(GIVEN DATA begins)

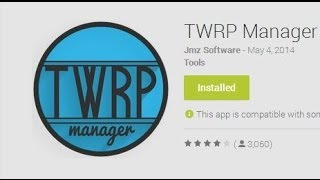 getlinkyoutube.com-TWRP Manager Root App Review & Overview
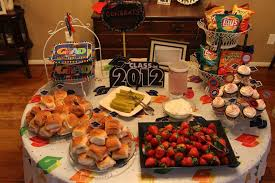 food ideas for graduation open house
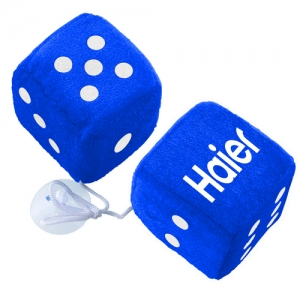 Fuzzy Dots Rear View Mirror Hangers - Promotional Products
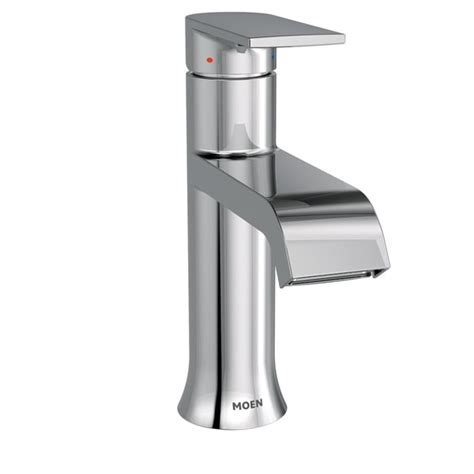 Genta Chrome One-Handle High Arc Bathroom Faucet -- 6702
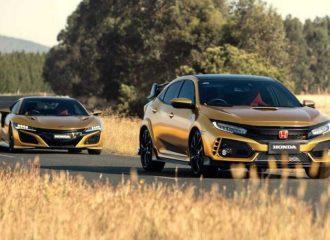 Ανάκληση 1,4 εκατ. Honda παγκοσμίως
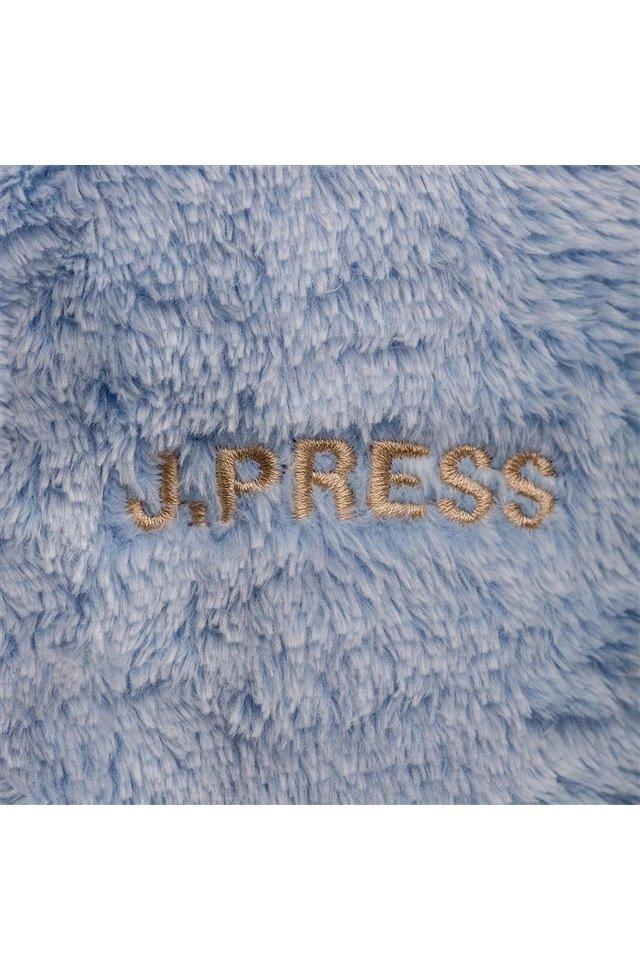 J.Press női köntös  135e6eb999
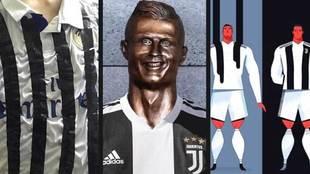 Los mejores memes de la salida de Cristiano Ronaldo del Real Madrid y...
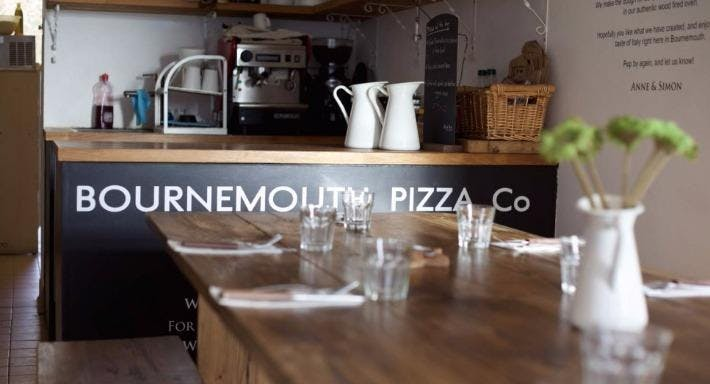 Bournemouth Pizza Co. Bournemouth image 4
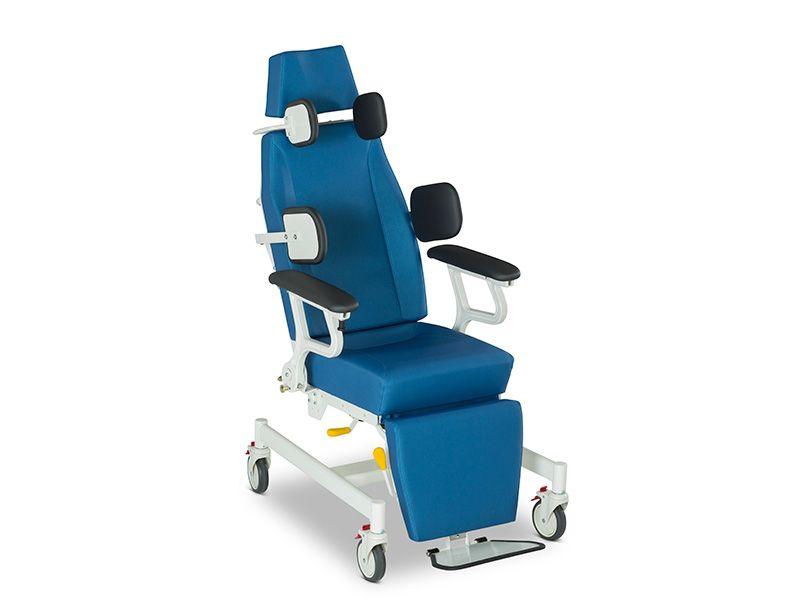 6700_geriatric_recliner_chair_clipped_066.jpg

(GIVEN DATA ends)
(GIVEN DATA begins)

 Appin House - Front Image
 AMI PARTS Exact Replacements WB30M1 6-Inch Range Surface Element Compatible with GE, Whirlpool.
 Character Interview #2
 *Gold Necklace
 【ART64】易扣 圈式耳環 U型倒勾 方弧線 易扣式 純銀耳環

(GIVEN DATA ends)

**REQUIREMENT**
In the listing above, find the line with "Bournemouth Pizza Co. Bournemouth image 4" and the line with "6700_geriatric_recliner_chair_clipped_066.jpg". Copy exactly those two and every line between, without the pictures.

**TASK ANSWER**
 Bournemouth Pizza Co. Bournemouth image 4
 6700_geriatric_recliner_chair_clipped_066.jpg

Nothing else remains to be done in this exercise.